Microsort è una tecnica utilizzata prima della microiniezione (ICSI) o dell’inseminazione del seme che separa gli spermatozoi in base ai loro cromosomi (X) e (Y), formando l’embrione maschile o femminile. Questo metodo consente un successo dell’80% nella selezione di un bambino maschio e del 90% nella selezione di un bambino femmina.
La tecnica Microsort può essere utilizzata con l’inseminazione, ma anche con il trattamento di fecondazione in vitro. In questo modo, è possibile effettuare una selezione del sesso con costi inferiori rispetto ai tentativi di DPI.
Metodi, applicazioni ed esempi di trattamento
Microsort + Inseminazione (IIU)
Con questo trattamento, la madre viene monitorata per l’inseminazione in base al suo ciclo mestruale. Al momento della rottura del follicolo, l’inseminazione viene effettuata utilizzando gli spermatozoi separati tramite il metodo Microsort.
Così, se la coppia desidera un bambino femmina, il tasso di successo è del 90%, e per un bambino maschio dell’80%. Durante il trattamento, il tasso di successo per la gravidanza varia a seconda dell’età della paziente.

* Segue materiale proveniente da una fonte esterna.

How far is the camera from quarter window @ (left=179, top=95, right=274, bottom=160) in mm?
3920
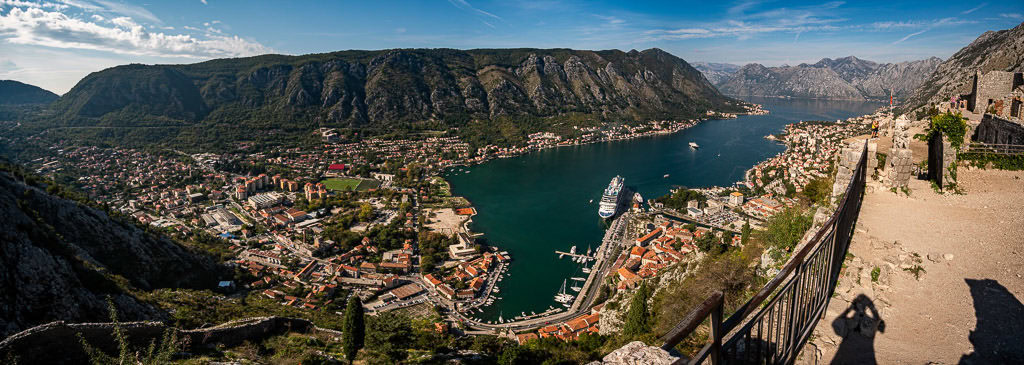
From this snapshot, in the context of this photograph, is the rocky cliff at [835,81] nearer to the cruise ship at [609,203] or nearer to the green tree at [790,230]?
the cruise ship at [609,203]

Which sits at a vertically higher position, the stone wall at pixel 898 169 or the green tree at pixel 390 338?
the stone wall at pixel 898 169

Microsort + Microiniezione (ICSI)
Con questa forma di trattamento, la madre viene sottoposta alla procedura di stimolazione ovarica in base al suo ciclo mestruale, sotto la supervisione di un medico. Quando le cellule ovariche raggiungono un numero sufficiente, viene programmato il prelievo degli ovociti (OPU) tramite un ago di aspirazione.
Le cellule ovariche raccolte vengono quindi unite e fecondate con gli spermatozoi separati tramite il metodo Microsort, in base alla scelta della coppia per il sesso. Se la coppia desidera una bambina, il tasso di successo è del 90%, e per un bambino maschio dell’80%.

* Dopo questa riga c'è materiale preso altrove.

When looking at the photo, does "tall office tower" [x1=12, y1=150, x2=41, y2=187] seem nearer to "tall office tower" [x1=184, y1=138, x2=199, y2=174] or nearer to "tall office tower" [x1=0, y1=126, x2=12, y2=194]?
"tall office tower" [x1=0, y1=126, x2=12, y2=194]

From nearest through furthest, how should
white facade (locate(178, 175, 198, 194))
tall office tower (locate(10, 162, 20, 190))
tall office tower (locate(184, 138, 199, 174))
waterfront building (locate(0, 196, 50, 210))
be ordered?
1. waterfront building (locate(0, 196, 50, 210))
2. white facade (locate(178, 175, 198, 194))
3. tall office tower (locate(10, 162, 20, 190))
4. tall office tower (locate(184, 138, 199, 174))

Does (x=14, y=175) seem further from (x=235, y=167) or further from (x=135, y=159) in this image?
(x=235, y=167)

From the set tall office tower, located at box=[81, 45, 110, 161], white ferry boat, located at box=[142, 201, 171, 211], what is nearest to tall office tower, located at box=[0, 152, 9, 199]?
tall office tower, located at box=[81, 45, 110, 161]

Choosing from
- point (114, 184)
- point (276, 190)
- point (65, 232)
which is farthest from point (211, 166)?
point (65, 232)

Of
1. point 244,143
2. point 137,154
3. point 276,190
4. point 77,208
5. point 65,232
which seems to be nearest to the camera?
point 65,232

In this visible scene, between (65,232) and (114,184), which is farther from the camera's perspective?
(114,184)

Durante il trattamento, il tasso di successo per la gravidanza è molto più alto rispetto all’inseminazione (IIU), poiché viene eseguito con fecondazione in vitro.
Microsort + Microiniezione (ICSI) + DPI
Con questa forma di trattamento, la madre viene sottoposta alla procedura di stimolazione ovarica in base al suo ciclo mestruale, sotto la supervisione di un medico. Quando le cellule ovariche raggiungono un numero sufficiente, viene programmato il prelievo degli ovociti (OPU) tramite un ago di aspirazione.
Le cellule ovariche raccolte vengono quindi unite e fecondate con gli spermatozoi separati tramite il metodo Microsort, in base alla scelta della coppia per il sesso. Gli embrioni ottenuti vengono poi valutati per quanto riguarda il sesso e le malattie cromosomiche (ad esempio, la sindrome di Down) tramite il metodo DPI.
Così la coppia può aspettarsi un bambino del sesso desiderato e in perfetta salute. Quando la procedura viene eseguita con spermatozoi separati tramite il metodo Microsort, si formano diversi embrioni appartenenti al sesso desiderato. In questo modo, aumenta la possibilità di selezionare il numero e la qualità degli embrioni da trasferire alla paziente.
Differenze principali e vantaggi tra DPI + Microsort e DPI
Nei trattamenti di fecondazione in vitro con DPI, senza l’uso del metodo Microsort, le cellule prelevate per la fecondazione portano o il cromosoma X (femminile) o il cromosoma Y (maschile). Per questa ragione, poiché la fecondazione viene effettuata con spermatozoi selezionati casualmente durante la procedura di fecondazione degli ovuli, il numero di embrioni desiderati dalla coppia potrebbe essere limitato.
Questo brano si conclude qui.